Let-7g also affected adipogenesis. Expression of adipogenic markers was decreased in cells overexpressing let-7g. miRNAs have been reported to be involved in adipogenesis; for example, MiR-143 was reported to regulate adipocyte differentiation, but only in preadipocytes.43 Let-7 family miRNAs, including let-7b and let-7c, have also been reported to regulate adipogenesis of 3T3-L1 cells, but again in preadipocytes.44 To our knowledge, this is the first report of a potential role for let-7g in adipogenic differentiation of mesenchymal stem cells. However, there is a chance that the inhibitory role of let-7g on adipogenesis is derived from its ability to inhibit cell proliferation, which needs further studies to elucidate.

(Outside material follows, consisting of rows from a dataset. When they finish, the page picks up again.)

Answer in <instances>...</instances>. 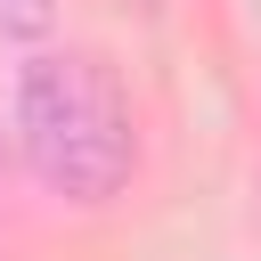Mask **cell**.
Returning a JSON list of instances; mask_svg holds the SVG:
<instances>
[{
    "label": "cell",
    "instance_id": "cell-1",
    "mask_svg": "<svg viewBox=\"0 0 261 261\" xmlns=\"http://www.w3.org/2000/svg\"><path fill=\"white\" fill-rule=\"evenodd\" d=\"M16 147L33 179L65 204H114L139 171L130 98L82 49H41L16 65Z\"/></svg>",
    "mask_w": 261,
    "mask_h": 261
},
{
    "label": "cell",
    "instance_id": "cell-2",
    "mask_svg": "<svg viewBox=\"0 0 261 261\" xmlns=\"http://www.w3.org/2000/svg\"><path fill=\"white\" fill-rule=\"evenodd\" d=\"M57 24V0H0V41H41Z\"/></svg>",
    "mask_w": 261,
    "mask_h": 261
}]
</instances>
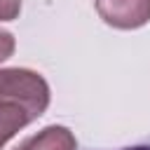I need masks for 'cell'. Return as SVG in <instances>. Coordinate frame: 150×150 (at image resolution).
<instances>
[{
    "mask_svg": "<svg viewBox=\"0 0 150 150\" xmlns=\"http://www.w3.org/2000/svg\"><path fill=\"white\" fill-rule=\"evenodd\" d=\"M49 84L30 68H0V150L49 108Z\"/></svg>",
    "mask_w": 150,
    "mask_h": 150,
    "instance_id": "1",
    "label": "cell"
},
{
    "mask_svg": "<svg viewBox=\"0 0 150 150\" xmlns=\"http://www.w3.org/2000/svg\"><path fill=\"white\" fill-rule=\"evenodd\" d=\"M122 150H150V143H138V145H129V148H122Z\"/></svg>",
    "mask_w": 150,
    "mask_h": 150,
    "instance_id": "6",
    "label": "cell"
},
{
    "mask_svg": "<svg viewBox=\"0 0 150 150\" xmlns=\"http://www.w3.org/2000/svg\"><path fill=\"white\" fill-rule=\"evenodd\" d=\"M14 47H16L14 35H12L9 30L0 28V63H2V61H7V59L14 54Z\"/></svg>",
    "mask_w": 150,
    "mask_h": 150,
    "instance_id": "5",
    "label": "cell"
},
{
    "mask_svg": "<svg viewBox=\"0 0 150 150\" xmlns=\"http://www.w3.org/2000/svg\"><path fill=\"white\" fill-rule=\"evenodd\" d=\"M14 150H77V141L68 127L49 124L35 136L19 143Z\"/></svg>",
    "mask_w": 150,
    "mask_h": 150,
    "instance_id": "3",
    "label": "cell"
},
{
    "mask_svg": "<svg viewBox=\"0 0 150 150\" xmlns=\"http://www.w3.org/2000/svg\"><path fill=\"white\" fill-rule=\"evenodd\" d=\"M98 16L120 30H134L150 21V0H94Z\"/></svg>",
    "mask_w": 150,
    "mask_h": 150,
    "instance_id": "2",
    "label": "cell"
},
{
    "mask_svg": "<svg viewBox=\"0 0 150 150\" xmlns=\"http://www.w3.org/2000/svg\"><path fill=\"white\" fill-rule=\"evenodd\" d=\"M23 0H0V21H14L21 12Z\"/></svg>",
    "mask_w": 150,
    "mask_h": 150,
    "instance_id": "4",
    "label": "cell"
}]
</instances>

Our results further indicated that miRNA let-7g is involved in inflammation. We overexpressed let-7g in C3H10T1/2 cells, resulting in a decrease in the expression of inflammatory cytokines TNFα, IL6 and TLR4. Thus, it is highly possible that miRNA let-7g has a role in the development of chronic inflammation in fetal muscle of obese sheep. Indeed, we observed that the expression of both TNFα and IL6 mRNA was upregulated in OB compared with Con fetal muscle, showing inflammatory response in OB fetal muscle.

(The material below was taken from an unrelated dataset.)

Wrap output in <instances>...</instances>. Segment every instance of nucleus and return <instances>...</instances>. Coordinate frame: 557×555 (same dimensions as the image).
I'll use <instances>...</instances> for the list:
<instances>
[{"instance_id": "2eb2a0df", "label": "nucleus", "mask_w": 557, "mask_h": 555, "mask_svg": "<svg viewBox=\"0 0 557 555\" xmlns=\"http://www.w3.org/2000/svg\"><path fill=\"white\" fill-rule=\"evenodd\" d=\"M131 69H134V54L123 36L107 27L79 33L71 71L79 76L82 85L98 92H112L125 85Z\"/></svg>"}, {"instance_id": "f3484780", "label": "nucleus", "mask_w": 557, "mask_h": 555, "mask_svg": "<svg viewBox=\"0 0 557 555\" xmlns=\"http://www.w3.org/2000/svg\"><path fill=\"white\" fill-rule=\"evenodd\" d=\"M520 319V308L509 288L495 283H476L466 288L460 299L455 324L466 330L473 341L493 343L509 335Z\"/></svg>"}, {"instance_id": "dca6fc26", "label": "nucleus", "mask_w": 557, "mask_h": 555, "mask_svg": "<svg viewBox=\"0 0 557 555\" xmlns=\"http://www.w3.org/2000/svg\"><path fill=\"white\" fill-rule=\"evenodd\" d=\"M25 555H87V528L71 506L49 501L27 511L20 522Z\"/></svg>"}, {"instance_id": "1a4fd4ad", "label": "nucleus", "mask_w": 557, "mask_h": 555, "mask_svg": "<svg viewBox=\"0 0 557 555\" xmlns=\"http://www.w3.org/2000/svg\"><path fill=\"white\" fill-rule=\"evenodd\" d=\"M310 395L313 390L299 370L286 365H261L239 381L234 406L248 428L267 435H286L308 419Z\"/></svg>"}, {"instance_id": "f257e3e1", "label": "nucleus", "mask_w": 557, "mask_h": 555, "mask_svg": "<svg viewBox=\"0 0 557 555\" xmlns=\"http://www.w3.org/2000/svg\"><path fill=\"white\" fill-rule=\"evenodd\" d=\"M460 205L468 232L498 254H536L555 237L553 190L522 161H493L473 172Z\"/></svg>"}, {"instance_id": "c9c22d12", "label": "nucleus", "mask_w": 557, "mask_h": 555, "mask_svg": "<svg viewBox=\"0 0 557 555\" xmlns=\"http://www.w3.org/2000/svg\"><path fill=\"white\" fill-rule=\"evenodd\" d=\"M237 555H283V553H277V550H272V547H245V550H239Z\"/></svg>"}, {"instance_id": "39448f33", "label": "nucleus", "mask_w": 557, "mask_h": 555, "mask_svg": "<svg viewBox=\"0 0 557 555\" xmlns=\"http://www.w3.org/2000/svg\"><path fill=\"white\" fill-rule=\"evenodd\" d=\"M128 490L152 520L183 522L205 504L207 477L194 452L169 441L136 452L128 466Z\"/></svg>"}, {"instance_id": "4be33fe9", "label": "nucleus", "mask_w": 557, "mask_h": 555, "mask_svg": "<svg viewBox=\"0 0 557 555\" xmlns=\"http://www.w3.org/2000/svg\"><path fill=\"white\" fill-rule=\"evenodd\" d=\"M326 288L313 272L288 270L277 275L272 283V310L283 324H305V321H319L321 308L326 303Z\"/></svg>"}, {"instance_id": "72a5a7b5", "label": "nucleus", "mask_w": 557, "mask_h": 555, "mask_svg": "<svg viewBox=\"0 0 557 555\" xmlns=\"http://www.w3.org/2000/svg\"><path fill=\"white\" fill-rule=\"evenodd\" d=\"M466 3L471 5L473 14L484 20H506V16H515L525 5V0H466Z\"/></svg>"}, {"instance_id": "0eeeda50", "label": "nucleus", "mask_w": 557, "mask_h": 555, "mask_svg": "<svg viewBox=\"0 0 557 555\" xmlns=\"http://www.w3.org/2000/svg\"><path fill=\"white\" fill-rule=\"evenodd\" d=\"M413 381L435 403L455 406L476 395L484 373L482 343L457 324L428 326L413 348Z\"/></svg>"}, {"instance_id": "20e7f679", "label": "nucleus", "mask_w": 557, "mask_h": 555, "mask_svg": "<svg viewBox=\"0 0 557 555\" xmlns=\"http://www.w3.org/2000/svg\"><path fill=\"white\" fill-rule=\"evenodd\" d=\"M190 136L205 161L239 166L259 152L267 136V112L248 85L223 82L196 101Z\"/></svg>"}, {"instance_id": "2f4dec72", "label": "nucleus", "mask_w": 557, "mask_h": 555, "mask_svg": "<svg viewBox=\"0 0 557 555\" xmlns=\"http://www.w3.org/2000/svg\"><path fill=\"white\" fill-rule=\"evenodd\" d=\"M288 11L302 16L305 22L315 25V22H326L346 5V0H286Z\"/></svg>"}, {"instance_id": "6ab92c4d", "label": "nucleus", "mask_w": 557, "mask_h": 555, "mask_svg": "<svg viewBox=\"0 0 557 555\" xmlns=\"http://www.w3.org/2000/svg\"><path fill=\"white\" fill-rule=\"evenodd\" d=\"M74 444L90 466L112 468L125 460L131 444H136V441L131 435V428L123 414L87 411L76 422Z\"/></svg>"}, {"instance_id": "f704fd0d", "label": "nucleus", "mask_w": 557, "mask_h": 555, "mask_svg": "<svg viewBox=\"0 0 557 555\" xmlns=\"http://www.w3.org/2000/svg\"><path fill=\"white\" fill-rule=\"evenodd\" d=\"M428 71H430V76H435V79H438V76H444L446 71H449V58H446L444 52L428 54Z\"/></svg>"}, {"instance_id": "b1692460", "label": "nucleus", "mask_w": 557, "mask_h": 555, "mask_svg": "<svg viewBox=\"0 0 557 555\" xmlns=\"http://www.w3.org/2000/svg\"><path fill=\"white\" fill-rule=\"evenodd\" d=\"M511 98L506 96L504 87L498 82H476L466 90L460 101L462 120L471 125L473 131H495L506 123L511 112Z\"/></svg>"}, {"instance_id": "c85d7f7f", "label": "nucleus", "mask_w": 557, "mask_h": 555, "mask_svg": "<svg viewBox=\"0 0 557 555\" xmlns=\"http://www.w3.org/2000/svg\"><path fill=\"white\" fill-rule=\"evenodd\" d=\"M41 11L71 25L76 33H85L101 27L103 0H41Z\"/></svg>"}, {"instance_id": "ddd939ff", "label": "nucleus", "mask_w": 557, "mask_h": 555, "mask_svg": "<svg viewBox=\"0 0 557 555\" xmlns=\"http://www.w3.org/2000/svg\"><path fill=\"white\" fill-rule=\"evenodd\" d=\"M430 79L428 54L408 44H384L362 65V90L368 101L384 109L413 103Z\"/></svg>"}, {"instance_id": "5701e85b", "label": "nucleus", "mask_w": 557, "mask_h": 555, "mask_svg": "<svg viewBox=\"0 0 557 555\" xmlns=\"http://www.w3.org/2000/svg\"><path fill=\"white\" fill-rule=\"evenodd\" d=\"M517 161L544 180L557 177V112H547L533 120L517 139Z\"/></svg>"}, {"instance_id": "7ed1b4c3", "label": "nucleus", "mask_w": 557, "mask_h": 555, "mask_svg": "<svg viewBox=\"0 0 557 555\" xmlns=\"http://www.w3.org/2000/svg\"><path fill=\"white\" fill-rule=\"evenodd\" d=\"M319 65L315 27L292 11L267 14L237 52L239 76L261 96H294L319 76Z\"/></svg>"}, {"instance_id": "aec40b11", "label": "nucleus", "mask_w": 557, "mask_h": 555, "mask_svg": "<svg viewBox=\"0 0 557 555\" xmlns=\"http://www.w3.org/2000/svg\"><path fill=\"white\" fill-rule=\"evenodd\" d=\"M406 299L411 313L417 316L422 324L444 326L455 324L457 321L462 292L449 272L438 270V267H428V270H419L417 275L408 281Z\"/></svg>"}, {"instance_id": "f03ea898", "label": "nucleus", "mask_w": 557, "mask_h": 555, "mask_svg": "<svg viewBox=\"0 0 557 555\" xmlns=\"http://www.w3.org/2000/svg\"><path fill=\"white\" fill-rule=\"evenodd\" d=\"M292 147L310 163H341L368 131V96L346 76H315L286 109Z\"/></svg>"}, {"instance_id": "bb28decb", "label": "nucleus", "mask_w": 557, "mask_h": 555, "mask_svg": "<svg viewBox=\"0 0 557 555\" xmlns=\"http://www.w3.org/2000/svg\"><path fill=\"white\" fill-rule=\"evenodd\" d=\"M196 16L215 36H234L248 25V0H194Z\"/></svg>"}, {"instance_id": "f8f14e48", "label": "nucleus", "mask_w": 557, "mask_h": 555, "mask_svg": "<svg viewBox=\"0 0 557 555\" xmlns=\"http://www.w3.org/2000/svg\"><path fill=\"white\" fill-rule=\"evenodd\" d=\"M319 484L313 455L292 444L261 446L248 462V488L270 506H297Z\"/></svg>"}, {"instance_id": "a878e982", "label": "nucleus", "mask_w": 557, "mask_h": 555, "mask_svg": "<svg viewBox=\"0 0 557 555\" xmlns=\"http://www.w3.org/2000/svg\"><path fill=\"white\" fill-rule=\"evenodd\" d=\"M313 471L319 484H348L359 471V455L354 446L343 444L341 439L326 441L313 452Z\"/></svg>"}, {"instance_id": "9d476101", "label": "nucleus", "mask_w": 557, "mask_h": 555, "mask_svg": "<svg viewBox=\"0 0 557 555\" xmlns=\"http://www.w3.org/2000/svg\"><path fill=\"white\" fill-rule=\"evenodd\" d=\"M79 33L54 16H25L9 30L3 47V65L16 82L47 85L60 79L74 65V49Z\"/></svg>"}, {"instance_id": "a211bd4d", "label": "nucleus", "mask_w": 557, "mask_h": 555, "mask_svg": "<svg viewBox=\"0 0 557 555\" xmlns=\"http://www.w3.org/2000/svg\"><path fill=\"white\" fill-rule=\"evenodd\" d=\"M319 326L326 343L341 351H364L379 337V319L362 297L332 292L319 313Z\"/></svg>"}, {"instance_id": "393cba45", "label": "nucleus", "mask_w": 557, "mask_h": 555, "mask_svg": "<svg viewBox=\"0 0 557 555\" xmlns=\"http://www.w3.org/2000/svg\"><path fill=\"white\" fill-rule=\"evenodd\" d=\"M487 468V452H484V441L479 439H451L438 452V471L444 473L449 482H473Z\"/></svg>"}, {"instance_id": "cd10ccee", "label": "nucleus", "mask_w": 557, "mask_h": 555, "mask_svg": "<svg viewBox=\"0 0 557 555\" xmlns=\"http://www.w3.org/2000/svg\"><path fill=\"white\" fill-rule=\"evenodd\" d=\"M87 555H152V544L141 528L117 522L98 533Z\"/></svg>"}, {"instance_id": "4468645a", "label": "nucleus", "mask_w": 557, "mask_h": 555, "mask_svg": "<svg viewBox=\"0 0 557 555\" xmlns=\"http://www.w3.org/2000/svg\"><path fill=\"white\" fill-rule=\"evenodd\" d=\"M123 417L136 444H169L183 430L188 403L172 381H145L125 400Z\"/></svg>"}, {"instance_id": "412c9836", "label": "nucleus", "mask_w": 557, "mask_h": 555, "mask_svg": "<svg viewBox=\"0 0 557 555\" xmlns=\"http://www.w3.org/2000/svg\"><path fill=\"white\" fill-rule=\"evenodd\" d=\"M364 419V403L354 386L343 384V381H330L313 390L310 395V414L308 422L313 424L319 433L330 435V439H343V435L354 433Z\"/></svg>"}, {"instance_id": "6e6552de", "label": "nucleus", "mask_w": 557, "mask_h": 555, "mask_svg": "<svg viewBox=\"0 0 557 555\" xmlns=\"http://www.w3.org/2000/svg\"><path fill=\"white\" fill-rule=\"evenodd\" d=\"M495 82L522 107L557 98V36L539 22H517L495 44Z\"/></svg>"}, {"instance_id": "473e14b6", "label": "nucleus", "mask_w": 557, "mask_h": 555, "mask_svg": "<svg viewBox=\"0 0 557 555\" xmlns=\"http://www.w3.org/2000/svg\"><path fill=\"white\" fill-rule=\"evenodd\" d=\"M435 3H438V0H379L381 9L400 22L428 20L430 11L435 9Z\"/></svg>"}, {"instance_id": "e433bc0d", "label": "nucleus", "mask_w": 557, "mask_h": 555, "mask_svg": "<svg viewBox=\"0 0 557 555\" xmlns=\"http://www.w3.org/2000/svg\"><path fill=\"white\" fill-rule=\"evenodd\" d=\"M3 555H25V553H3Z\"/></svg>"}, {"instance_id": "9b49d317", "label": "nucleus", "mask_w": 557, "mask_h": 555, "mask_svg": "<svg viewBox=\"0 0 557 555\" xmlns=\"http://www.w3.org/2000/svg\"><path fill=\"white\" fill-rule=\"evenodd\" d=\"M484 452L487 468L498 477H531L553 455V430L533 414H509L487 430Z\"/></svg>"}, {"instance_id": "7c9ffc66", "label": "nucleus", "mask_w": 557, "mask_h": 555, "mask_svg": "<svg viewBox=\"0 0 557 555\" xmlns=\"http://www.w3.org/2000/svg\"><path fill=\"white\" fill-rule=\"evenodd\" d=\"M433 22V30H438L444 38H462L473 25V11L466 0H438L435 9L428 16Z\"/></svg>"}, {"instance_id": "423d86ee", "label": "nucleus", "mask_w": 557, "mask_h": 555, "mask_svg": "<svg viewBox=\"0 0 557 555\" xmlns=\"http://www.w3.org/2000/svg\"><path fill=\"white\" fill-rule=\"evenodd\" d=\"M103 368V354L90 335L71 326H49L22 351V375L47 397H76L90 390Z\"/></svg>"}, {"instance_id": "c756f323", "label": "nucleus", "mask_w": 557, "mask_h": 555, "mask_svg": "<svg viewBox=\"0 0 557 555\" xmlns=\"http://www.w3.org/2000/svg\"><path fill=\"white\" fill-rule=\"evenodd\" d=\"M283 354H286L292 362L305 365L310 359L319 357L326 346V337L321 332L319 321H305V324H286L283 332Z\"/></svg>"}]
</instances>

We also analyzed the expression of let-7g during adipogenesis. Its expression is slightly increased during the late stage of adipogenesis, which indicates that adipogenic differentiation is not a major factor regulating let-7g expression. Up to now, there is no report describing factors governing let-7g expression, which warrants further investigation.

In conclusion, our findings demonstrate that maternal obesity affects miRNA expression in fetal skeletal muscle, in which miRNA let-7g could have an important role because of its effects on the suppression of stem cell proliferation and adipogenic differentiation. Let-7g also inhibits the expression of inflammatory cytokines. Therefore, let-7g may be an important mediator linking obesity, inflammation and adipose tissue development. Such mechanism should also be applicable not only to intramuscular adipogenesis, but also in other adipose depots due to the uniformity in mechanisms regulating adipogenesis.